SAEON launches data catalogue

By Bryan McAlister, Systems Development Lead, SAEON uLwazi Node

The first quarter of 2021 marked the launch of the new SAEON data catalogue, as well as the SAEON open data platform core services which drive this new feature. This is a significant milestone in the uLwazi Node’s contribution to SAEON’s data management systems.

The development of the data catalogue drew together the expertise in SAEON uLwazi – from data curation and data science to systems development and IT infrastructure. The launch embodies the vision of SAEON uLwazi, which is to support open data access and decision support for the South African environment and society.

The SAEON data catalogue is available at https://catalogue.saeon.ac.za/. Its core features are shown below (left).
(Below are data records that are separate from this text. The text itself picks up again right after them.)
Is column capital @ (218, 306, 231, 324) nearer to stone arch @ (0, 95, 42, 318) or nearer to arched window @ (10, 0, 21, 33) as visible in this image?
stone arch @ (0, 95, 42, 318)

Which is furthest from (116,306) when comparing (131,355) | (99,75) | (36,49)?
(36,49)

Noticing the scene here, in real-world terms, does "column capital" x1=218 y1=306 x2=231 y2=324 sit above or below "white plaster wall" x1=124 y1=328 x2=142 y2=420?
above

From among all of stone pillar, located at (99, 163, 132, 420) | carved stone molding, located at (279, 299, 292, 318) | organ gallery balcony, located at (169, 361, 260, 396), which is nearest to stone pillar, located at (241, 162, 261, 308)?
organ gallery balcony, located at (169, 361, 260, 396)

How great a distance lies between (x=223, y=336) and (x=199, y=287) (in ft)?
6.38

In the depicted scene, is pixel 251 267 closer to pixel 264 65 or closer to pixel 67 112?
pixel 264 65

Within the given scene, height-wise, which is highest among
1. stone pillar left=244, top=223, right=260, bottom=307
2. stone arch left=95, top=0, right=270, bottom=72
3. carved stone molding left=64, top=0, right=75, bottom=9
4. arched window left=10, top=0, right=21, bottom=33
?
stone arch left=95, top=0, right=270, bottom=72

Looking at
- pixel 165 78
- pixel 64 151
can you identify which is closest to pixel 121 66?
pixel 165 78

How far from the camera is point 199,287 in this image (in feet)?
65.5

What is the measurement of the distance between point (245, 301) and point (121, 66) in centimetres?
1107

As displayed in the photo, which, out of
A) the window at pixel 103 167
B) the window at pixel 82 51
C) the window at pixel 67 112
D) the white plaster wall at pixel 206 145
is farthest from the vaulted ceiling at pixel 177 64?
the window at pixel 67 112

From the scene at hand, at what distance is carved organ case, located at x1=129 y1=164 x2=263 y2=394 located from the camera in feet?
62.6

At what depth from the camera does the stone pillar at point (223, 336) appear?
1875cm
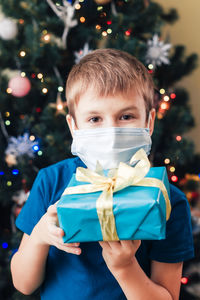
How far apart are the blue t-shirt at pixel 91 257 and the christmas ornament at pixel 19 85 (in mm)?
754

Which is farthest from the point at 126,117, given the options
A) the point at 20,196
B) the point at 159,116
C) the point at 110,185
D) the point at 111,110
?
the point at 20,196

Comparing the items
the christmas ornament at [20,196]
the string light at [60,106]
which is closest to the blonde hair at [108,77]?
the string light at [60,106]

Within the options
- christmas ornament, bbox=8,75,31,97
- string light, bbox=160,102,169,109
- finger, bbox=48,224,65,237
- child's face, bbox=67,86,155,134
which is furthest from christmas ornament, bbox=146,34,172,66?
finger, bbox=48,224,65,237

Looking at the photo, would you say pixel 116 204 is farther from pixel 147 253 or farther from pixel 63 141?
pixel 63 141

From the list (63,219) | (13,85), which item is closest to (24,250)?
(63,219)

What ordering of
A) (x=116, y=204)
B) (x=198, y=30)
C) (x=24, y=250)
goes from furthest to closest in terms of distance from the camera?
(x=198, y=30) → (x=24, y=250) → (x=116, y=204)

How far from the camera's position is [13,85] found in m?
1.52

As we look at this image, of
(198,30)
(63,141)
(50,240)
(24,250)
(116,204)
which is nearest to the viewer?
(116,204)

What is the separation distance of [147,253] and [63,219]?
331 millimetres

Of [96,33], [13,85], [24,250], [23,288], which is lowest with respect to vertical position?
[23,288]

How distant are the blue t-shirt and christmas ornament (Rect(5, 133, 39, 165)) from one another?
670 millimetres

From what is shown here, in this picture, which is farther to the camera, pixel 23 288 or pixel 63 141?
pixel 63 141

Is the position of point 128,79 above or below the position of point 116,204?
above

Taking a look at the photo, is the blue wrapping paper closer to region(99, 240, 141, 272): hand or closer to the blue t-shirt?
region(99, 240, 141, 272): hand
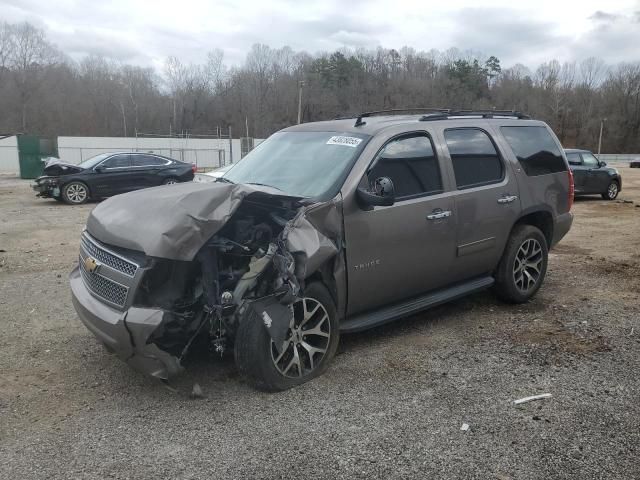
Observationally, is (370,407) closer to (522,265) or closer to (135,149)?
(522,265)

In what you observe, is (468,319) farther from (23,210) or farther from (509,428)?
(23,210)

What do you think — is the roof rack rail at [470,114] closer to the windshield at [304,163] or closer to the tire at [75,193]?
the windshield at [304,163]

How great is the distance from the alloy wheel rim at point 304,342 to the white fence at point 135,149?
28.1 m

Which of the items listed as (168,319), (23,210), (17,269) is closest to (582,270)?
(168,319)

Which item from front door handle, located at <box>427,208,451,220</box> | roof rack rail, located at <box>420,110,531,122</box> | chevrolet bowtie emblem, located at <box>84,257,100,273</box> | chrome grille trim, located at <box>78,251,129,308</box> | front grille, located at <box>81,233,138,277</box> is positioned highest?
roof rack rail, located at <box>420,110,531,122</box>

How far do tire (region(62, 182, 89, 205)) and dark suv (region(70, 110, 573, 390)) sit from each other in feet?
39.4

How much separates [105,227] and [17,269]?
445cm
The data catalogue provides users with the ability to discover and access environmental datasets and products for South Africa. The datasets are provided by the efforts of environmental and data scientists involved in a wide range of government and internationally funded research projects and scientific missions. The data providers are shown next.

Catalogue features

Data providers

In addition to the above, datasets are also sourced from a variety of scientific missions or programmes, including the following:

  • South African Risk and Vulnerability Atlas (SARVA)
  • Bio-Energy Atlas
  • Carbon Sinks Atlas
  • SAEON shallow marine coastal research infrastructure (SMCRI)
  • SAEON expanded freshwater and terrestrial environmental observation network (EFTEON)
  • The Department of Forestry, Fisheries and the Environment’s Marine Information Management System (MIMS)

SARVA has categorised datasets according to 15 of the 17 sustainable development goals, as shown in the following figure. Users can visit https://sarva.saeon.ac.za/sdgs/ and select a sustainable development goal (SDG) that will provide access to relevant datasets in the SAEON data catalogue.

The SAEON data catalogue is powered by a host of supporting services operating behind the scenes. These are collectively known as the SAEON open data platform core services, which drive a fully-fledged data management process and lifecycle, as shown below. Data is managed through several stages to ensure the following:

  1. Production of high-quality metadata by curators.
  2. Long-term storage and archiving of datasets.
  3. Provision of online access to data and metadata.

The online data and metadata services are compliant with open data access standards to ensure interoperability and re-use of data. By open data we refer to data that is freely available, can be accessed, used and/or changed and republished by anyone.​

All metadata comply with the DataCite standard, which, among other things, enables digital object identifiers (DOIs) to be issued for datasets. Many of the datasets also comply with relevant ISO and SANS standards as and when applicable.

Lastly, data services are made available using widely used standards such as those provided by the Open Geospatial Consortium (OGC) for spatial data and OPeNDAP for multidimensional datasets. The figure below (left) shows these metadata and data service standards, together with the various data sources and types supported by the open data platform.

Currently, the catalogue makes 2 249 records available for viewing and download. This marks a significant milestone in achieving SAEON’s objective of providing open access to earth and environmental observation data for South Africa.

It also demonstrates the maturing of SAEON data systems and infrastructure. As SAEON’s data holdings are starting to grow exponentially, they will become more visible and available to a global audience through this catalogue.